Saints Preserve Me From…
MORONS!
I seem to have attracted more than my fair share lately. How does this happen?
There’s a couple of theories in play about this. In the first scenario Like Attracts Like. I AB-SO-FREAKING-LUTELY refuse to even entertain the notion that I am a moron of such epic proportion!
The second scenario goes something like That which you avoid, you attract. All right. Let’s get realistic here for just one tiny moment. Just how exactly is this theory supposed to work? I avoid murderers…so should I be checking the sidewalk to see if, by my avoidance, I have actually attracted a few of them and they’re just hanging out on the lawn waiting to be invited in for a barbeque? (While they’re out there they could at least mow the grass…)
I think you have to take a test to prove you’re just that dang dumb to get a job in any area of customer service.

Tasks:
A) In the rant about attracting morons, what does the second theory say?
B) Carry on the rant about attracting morons, picking up after its last sentence.

Data pulled from a collection:

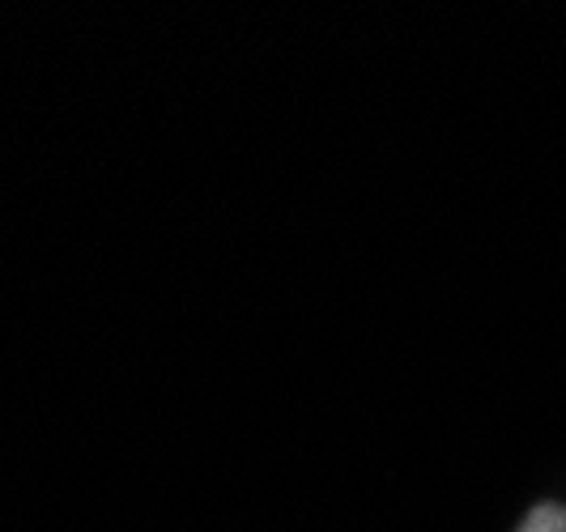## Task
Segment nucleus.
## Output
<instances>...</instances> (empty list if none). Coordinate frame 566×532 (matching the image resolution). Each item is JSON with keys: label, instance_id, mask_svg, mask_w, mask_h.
<instances>
[{"label": "nucleus", "instance_id": "f257e3e1", "mask_svg": "<svg viewBox=\"0 0 566 532\" xmlns=\"http://www.w3.org/2000/svg\"><path fill=\"white\" fill-rule=\"evenodd\" d=\"M520 532H566V507L541 503L528 511V520L520 524Z\"/></svg>", "mask_w": 566, "mask_h": 532}]
</instances>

Exercise results:
A) That which you avoid, you attract.

B)
The bank who can’t find any record of my change of address and therefor cannot order me new checks…sends me a letter at that same new address of which they have no record.
The DSL company who promised I’d be up and running in 20 minutes – but forgot to mention I’d need the original operating system discs for my system (which I NEVER possessed). When questioned, they informed me that I could easily buy the entire operating system for $15.00. Right. More like $215.00.
The oven repairman who completely understood my desperation to get the fried (really bad pun, huh?) board which runs my oven replaced and would expedite the ordering, replacing, etc. Then he wouldn’t return my phone calls. Going on two weeks ovenless now… and if I can’t just shove something in the oven soon and have it cook up all nice and bubbly…….I’m gonna shove the repairman in the oven and hold my Bic under his ass.
The residential insurance agent… who quoted me a price. Then wouldn’t let me pay until closing. Then the price went up. BUT they didn’t tell me. I got a nasty notice of cancellation for non-payment of premium from the actual insurer. 3 weeks later – a $163.00 surprise. Yippee!
AND Chickie needs a root canal. Please. Can’t wait to see how THAT turns out. The opportunities for idiocy there are virtually limitless.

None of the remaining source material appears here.